The core of the vulnerability lies in three facts: Non-administrative users can add printers to a Windows machine; the underlying mechanics make it possible to print to a file rather than a physical printing device; and crucial printing services on Windows run with SYSTEM privileges. That means that, if you do to it right, you can build a "printer" driver that can create a file (even an executable one) anywhere on the filesystem (even in privileged directories). There are plenty of exploits that have been cooked up over the years to take advantage of these design flaws—Stuxnet, it turns out, was one of them—but PrintDemon, discovered in 2020, was a real doozy, and was made possible because Microsoft's fixes over the years had been patches rather than a complete rebuild of the printing subsystem. As Winsider describes it, "With very subtle file system modifications, you can achieve file copy/write behavior that is not attributable to any process, especially after a reboot ... with a carefully crafted port name, you can imagine simply having the Spooler drop a [portable executable] file anywhere on disk for you." Sounds like bad news!
Why it matters
These lists are fun to come up with—it always elicits a thrill to realize that your computer might be hacked due to a vulnerability in the printer subsystem from the Clinton years—but there's a real-world importance to knowing about old bugs that goes beyond the immediate need to fix them. Adam Nichols, Principal at Grimm, says, "One of the things we do when we find a vulnerability in our independent research efforts is attempt to determine how long it has been present. This is unfortunately not the industry standard, but other researchers do sometimes do this as well. Going the extra mile to find out how long people were vulnerable is extra work, but I feel it's an important part of the conversation."
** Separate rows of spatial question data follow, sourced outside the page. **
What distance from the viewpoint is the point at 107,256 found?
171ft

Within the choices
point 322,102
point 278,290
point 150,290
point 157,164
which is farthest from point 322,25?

Nichols points to the research of Sandy Clark, who's shown that extensive code reuse has resulted in a large attack surface of known vulnerabilities, and that a codebase in long active use may eventually have its lurking vulnerabilities turned into exploits. This flies in the face of traditional software engineering dogma, which believes that most flaws will be fixed in the early days of a codebase's use as it encounters real-world problems and attacks. But it turns out that, in the words of Clark's paper's title, familiarity can breed contempt.